Artist Ross Wilson at the unveiling of a mural of St Patrick in the Village area of south Belfast. Picture by Hugh Russell

A DISTINCTIVE mural of St Patrick was unveiled in south Belfast yesterday.

The striking three-part artwork was commissioned as part of a project to replace loyalist murals.

The artwork in the predominantly loyalist Village area includes information about the life of Ireland's patron saint.

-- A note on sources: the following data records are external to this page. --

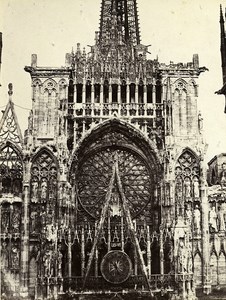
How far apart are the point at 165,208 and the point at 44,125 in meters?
7.08

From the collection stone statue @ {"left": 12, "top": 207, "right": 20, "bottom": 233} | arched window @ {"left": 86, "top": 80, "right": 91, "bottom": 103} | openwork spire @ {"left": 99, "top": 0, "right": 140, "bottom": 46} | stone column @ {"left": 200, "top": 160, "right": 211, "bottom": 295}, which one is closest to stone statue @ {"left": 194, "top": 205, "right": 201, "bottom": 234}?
stone column @ {"left": 200, "top": 160, "right": 211, "bottom": 295}

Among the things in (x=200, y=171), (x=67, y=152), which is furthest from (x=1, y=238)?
(x=200, y=171)

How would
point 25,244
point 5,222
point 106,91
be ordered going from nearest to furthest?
point 25,244, point 5,222, point 106,91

It also explains the symbolism of the Red Hand of Ulster.

A third pop art-style panel shows interpretations of the young St Patrick as seen through the eyes of pupils at Donegall Road Primary School.

The artwork was created by Co Antrim artist Ross Wilson, who has made eye-catching sculptures including the C S Lewis centenary sculpture at Holywood Arches in east Belfast.

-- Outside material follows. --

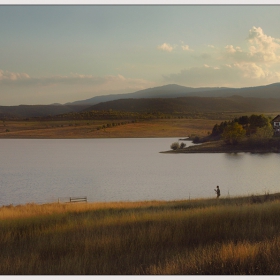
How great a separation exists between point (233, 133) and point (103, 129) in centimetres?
3423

First Minister Arlene Foster unveiled the new mural.

"This work illustrates clearly how there is more that brings us together as a society than divides us and is an excellent example of how Northern Ireland can promote our shared history together," she said.

"Northern Ireland, as a whole, has unique and long-established links with St Patrick and the Christian heritage which stems from his life as a missionary here."

Greater Village Regeneration Trust and Action for Community Transformation (ACT) were behind the mural, supported by the Housing Executive.

Angela Johnston, of the Greater Village Regeneration Trust, said Protestant communities had not traditionally seen St Patrick as part of their culture or history.

"We worked alongside South Belfast ACT so that we could convey the message that St Patrick is for everyone," she said.

"We all feel that Irish history is also our history and we should be celebrating it every bit as much as our neighbouring nationalist communities."